1. BÖLÜM

5.6K 243 143
                                    

    Daha ilk doğduğumuz zaman başlarız yarışmaya. Zorlu parkurlardan geçmeye çalışırız. Ve önümüze kimse geçemesin diye hızlı hızlı koşarız. Peki neye, kime koşarız? Ya da bu parkur ne zaman son bulur? Ne zaman hak ettiğimiz hayatı yaşarken buluruz kendimizi? Ölene kadar böyle koşacak mıyız? Ya yorulursak, o zaman ne olacak?

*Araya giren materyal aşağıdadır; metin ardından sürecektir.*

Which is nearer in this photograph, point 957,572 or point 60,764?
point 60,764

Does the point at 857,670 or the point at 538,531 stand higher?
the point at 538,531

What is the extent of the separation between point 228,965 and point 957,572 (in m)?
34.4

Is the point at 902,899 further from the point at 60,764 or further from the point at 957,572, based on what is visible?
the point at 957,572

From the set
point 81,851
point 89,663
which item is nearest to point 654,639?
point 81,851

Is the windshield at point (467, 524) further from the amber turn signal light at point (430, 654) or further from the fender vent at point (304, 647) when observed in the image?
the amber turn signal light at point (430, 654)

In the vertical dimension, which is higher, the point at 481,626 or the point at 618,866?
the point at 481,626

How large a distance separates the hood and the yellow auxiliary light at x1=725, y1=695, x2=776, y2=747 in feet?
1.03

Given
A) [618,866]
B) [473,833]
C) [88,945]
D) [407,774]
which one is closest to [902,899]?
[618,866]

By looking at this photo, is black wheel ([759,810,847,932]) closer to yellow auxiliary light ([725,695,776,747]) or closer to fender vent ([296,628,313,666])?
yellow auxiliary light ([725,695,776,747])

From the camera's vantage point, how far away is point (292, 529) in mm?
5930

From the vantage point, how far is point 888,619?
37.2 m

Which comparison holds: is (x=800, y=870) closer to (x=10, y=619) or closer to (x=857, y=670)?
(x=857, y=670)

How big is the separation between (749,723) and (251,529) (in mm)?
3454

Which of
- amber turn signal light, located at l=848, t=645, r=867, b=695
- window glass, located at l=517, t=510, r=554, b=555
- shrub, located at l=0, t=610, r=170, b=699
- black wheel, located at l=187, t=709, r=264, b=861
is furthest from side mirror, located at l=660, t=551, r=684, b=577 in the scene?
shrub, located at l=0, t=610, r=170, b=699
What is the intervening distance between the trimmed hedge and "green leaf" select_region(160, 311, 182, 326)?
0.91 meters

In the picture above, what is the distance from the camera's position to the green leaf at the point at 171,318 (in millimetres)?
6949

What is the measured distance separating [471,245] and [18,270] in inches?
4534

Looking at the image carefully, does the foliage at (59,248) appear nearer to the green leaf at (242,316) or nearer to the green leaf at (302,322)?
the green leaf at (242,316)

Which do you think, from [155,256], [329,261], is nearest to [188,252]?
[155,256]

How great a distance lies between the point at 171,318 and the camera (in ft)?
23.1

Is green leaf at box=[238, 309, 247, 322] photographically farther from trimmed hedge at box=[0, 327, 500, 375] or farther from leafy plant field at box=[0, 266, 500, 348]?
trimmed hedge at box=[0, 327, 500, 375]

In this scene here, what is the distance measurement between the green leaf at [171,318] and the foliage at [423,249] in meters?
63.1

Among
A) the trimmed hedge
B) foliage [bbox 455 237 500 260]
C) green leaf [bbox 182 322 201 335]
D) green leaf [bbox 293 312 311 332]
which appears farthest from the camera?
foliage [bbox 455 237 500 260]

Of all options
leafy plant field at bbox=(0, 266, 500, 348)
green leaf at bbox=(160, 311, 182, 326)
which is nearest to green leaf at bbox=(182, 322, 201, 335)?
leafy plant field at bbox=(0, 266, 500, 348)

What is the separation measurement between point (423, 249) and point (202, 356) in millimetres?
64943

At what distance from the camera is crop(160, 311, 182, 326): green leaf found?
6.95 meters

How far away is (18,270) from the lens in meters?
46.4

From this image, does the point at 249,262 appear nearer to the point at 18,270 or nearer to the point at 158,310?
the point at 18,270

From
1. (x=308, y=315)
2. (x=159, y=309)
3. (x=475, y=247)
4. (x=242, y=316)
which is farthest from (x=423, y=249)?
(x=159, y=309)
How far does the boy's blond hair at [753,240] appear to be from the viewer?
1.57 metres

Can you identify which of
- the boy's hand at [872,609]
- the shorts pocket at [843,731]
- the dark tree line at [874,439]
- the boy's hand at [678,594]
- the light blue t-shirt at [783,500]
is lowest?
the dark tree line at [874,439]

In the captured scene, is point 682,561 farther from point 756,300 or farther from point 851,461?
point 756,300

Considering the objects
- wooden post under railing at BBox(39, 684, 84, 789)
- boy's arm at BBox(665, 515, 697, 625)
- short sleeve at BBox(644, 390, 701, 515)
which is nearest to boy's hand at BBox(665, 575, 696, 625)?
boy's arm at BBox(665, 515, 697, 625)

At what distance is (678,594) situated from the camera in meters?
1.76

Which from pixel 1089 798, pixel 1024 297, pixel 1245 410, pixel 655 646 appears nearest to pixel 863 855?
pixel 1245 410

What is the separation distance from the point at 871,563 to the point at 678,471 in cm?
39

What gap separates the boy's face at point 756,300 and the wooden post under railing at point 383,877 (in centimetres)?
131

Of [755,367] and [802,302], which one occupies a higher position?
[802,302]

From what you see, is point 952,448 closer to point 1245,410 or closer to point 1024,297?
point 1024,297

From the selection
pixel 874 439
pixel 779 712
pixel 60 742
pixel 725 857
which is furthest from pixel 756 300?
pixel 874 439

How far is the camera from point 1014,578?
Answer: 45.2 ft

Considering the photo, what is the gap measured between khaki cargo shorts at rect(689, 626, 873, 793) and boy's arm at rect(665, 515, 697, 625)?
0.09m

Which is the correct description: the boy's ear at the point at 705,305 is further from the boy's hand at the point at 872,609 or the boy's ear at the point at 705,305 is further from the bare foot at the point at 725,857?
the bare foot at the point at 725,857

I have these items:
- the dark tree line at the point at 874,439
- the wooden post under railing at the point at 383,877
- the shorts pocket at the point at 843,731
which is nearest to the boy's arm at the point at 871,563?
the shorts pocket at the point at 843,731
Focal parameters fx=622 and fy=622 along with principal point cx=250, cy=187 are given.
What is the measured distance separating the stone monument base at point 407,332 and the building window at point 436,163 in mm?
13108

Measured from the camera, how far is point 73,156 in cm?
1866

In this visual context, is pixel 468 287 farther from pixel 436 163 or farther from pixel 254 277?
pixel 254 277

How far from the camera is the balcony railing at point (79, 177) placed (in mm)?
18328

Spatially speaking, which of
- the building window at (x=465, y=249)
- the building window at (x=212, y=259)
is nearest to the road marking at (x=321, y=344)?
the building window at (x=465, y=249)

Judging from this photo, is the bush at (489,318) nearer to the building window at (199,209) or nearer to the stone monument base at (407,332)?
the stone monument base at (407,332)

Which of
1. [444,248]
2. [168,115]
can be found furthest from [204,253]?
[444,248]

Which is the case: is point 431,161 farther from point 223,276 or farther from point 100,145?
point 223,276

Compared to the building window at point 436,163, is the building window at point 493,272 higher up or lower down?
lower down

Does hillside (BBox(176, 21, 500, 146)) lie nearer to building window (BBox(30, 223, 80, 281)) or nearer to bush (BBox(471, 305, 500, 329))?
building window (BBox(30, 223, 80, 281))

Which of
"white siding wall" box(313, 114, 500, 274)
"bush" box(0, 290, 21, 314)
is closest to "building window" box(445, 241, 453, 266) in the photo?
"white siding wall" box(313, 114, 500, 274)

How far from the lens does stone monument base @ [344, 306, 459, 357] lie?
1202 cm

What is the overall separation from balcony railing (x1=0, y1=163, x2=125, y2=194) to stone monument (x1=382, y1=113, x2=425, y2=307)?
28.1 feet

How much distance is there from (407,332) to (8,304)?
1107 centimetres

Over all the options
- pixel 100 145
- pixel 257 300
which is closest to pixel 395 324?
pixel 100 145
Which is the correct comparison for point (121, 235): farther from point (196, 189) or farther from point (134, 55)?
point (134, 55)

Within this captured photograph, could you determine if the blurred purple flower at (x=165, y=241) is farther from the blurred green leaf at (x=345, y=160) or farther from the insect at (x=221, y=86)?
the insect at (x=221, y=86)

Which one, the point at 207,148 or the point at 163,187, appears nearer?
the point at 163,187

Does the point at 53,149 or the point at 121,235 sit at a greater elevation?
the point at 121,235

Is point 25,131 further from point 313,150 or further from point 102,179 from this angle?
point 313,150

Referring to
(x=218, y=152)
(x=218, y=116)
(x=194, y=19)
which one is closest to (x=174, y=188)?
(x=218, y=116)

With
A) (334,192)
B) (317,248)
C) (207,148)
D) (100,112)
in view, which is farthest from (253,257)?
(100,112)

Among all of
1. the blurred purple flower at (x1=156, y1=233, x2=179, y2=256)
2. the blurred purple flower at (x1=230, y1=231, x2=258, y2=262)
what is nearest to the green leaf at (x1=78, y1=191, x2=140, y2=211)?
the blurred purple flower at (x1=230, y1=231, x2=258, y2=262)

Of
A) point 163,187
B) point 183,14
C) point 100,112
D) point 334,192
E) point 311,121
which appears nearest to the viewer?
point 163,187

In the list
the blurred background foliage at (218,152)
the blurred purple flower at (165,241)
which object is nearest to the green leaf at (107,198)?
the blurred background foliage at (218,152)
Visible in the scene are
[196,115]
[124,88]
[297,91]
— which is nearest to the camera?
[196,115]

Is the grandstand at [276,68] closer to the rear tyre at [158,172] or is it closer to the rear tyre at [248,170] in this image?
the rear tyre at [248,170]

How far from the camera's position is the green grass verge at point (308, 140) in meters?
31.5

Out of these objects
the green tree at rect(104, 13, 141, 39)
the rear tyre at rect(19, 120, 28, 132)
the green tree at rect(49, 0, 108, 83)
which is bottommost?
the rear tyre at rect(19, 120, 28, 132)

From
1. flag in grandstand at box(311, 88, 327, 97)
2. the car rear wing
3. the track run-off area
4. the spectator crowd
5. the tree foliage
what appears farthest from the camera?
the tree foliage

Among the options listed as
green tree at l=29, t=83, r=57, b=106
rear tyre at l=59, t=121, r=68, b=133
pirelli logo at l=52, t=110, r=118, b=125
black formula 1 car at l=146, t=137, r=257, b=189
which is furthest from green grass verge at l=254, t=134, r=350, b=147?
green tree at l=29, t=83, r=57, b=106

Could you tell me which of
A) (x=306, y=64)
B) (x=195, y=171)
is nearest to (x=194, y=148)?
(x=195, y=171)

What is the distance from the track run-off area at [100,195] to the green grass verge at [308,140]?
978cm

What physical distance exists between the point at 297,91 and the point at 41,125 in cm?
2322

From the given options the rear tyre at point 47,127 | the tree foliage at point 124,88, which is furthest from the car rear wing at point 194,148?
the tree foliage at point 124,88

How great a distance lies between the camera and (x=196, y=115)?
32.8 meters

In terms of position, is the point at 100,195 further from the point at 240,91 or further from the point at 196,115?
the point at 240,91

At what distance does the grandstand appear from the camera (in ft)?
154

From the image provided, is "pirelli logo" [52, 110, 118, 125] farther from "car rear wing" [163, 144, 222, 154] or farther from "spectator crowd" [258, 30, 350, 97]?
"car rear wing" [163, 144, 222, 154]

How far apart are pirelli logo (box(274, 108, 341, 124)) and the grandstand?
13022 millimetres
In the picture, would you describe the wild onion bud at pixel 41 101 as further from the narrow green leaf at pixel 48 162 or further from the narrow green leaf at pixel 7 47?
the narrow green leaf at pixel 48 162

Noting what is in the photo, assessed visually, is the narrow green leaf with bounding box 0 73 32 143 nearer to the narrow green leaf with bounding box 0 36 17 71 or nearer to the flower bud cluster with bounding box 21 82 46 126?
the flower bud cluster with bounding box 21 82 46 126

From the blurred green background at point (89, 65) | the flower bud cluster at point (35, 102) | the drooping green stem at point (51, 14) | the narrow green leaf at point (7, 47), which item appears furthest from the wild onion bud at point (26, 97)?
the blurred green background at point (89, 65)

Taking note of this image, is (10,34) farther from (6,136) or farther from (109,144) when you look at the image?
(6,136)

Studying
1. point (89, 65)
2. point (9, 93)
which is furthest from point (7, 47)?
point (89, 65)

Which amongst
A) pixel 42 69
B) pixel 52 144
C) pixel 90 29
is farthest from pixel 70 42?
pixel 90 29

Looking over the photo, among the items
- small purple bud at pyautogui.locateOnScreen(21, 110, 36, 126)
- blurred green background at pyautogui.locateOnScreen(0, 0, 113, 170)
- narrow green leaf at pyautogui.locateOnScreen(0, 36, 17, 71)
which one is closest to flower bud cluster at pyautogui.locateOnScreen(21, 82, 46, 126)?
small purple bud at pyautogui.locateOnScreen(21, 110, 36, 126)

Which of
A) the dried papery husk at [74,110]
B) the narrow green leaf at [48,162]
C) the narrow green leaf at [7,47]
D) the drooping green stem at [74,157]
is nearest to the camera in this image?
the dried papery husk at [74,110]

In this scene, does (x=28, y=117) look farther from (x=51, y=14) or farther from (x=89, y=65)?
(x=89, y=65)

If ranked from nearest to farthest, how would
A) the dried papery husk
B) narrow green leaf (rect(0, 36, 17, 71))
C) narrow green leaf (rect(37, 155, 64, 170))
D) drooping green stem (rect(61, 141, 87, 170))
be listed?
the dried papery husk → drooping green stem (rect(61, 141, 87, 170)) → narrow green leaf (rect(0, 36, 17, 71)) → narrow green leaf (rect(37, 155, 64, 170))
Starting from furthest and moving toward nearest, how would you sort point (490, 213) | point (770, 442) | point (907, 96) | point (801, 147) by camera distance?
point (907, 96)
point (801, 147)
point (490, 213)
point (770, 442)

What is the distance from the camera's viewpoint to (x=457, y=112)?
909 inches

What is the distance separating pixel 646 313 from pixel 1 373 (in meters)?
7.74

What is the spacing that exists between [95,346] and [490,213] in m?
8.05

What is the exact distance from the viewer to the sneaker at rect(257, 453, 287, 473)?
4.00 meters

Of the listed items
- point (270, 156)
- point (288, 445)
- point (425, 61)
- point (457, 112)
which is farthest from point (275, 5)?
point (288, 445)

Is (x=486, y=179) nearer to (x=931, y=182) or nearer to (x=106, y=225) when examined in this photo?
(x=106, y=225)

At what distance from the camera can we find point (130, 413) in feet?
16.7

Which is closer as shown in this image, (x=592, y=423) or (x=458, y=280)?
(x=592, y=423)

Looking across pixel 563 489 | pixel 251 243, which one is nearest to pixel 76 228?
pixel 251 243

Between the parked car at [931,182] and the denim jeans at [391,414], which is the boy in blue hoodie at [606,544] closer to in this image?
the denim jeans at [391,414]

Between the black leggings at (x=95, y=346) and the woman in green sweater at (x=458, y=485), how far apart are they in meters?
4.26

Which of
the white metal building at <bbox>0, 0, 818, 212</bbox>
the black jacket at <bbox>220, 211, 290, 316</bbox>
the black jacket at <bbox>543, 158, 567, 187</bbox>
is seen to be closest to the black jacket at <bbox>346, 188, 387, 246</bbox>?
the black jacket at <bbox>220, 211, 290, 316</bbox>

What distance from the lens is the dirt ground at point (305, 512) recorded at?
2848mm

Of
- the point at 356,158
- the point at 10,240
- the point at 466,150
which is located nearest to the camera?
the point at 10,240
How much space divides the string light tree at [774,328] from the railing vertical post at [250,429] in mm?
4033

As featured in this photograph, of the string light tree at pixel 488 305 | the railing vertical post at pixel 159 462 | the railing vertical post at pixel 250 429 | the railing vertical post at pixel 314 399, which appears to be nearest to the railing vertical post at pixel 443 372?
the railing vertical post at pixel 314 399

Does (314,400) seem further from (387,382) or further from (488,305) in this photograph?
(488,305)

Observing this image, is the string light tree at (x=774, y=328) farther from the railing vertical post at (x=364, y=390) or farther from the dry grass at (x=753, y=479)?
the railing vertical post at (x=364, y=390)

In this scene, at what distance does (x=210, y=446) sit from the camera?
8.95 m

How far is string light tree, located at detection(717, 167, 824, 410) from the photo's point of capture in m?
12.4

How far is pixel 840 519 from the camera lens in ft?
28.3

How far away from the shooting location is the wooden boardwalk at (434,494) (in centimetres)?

     Şu 2 yıldır elimden kimse tutmadı. Kimseden bir iylik görmedim. Kimsenin varlığını yanımda hissetmedim. En zor günlerimde kendi başıma olmayı ögrendim.

19 olduğuma bakmayın, ruhum 68 yaşında.

Kimse tarafından övülmeyen, hor görülen annesini babasını kendi yaptığı kaza yüzünden kaybeden sonra da teyzesi ve eniştesinin yanında kalan eniştesinin tabiriyle 'nankör' olan bir kızın hayatına eşlik etmek ister misiniz?

Bende öyle düşünmüştüm. O zaman kendimden nefret etmeme sebep olan geceyi anlatmaya başlayayım.

    " 18 olduğum ilk gündü. Babam 18 olduğumda araba kullanmama izin vereceğini söylemişti. Bende sabırla 18 olayı beklemiştim. Sonunda o gün geldi, 18 oldum. Doğum günü hediyem olarak beklediğim şeye sahip olamadım. Babam hâlâ vermedi arabanın anahtarını.

Herkes uyuduğunda arabanın anahtarını aldım.

Tabii 18 oldum ya bi cesaret geldi nerden geldiyse. Reşit oldum diye seviniyorum falan.

O zaman arkadaş çevremde baya geniş. Hepimiz heyecanla buluşmaya karar verdik. Gece olduğunda bizim evin orda buluşacaktık herkesle.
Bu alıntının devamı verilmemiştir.